_LIST OF TASKS_
1. List the benchmark implementations that the page on OpenAI's simple evals says the library keeps after July 2025.
2. From the page on OpenAI's simple evals, print the passage that begins at the words "OpenAI Simple Evals: Zero-Shot" and stops after the words "comprehensive openai/evals repo.".

_PASSAGE FOR REVIEW_
====

OpenAI Simple Evals: Zero-Shot CoT Benchmarks

Zero-Shot Chain-of-Thought Beats Few-Shot for Instruction-Tuned Models

Apply simple zero-shot prompts like "Solve the following multiple choice problem" to better reflect real-world performance of chat-tuned LLMs, avoiding outdated few-shot or role-playing techniques from base model eras. This approach reduces eval sensitivity to prompt variations, enabling fair comparisons. OpenAI open-sources the library for transparency on published accuracy numbers, but deprecates new model/benchmark updates post-July 2025, retaining only HealthBench, BrowseComp, and SimpleQA implementations. Not a full replacement for the comprehensive openai/evals repo.

====

_RECORDS SHOWN_
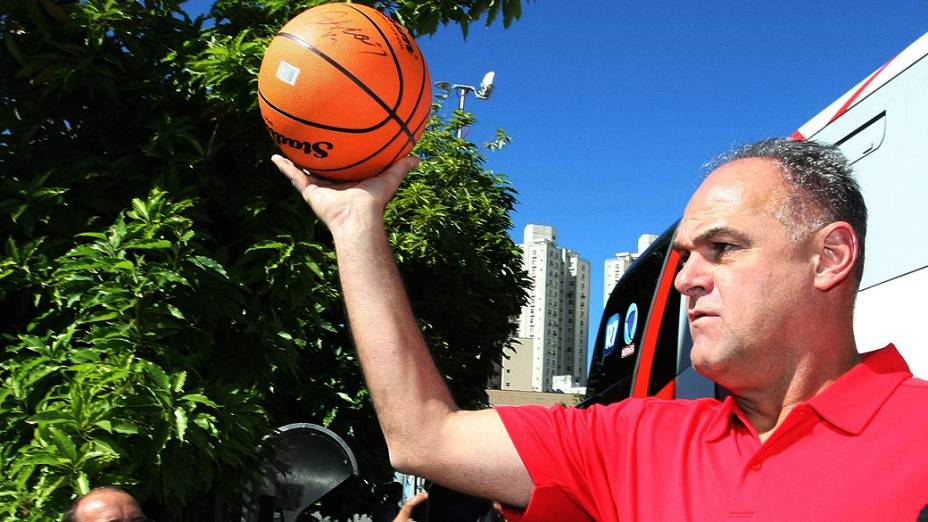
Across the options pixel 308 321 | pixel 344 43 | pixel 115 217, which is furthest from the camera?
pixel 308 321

====

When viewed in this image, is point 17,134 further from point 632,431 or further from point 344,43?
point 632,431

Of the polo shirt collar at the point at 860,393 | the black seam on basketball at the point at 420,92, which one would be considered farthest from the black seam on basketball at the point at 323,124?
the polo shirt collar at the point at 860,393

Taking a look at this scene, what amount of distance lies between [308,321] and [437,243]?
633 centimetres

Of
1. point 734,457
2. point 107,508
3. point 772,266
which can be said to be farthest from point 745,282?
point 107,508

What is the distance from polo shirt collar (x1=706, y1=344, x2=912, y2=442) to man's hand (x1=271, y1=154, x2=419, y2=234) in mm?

====

_TASK-BY-TASK SOLUTIONS_
1. HealthBench, BrowseComp, SimpleQA

2.
OpenAI Simple Evals: Zero-Shot CoT Benchmarks

Zero-Shot Chain-of-Thought Beats Few-Shot for Instruction-Tuned Models

Apply simple zero-shot prompts like "Solve the following multiple choice problem" to better reflect real-world performance of chat-tuned LLMs, avoiding outdated few-shot or role-playing techniques from base model eras. This approach reduces eval sensitivity to prompt variations, enabling fair comparisons. OpenAI open-sources the library for transparency on published accuracy numbers, but deprecates new model/benchmark updates post-July 2025, retaining only HealthBench, BrowseComp, and SimpleQA implementations. Not a full replacement for the comprehensive openai/evals repo.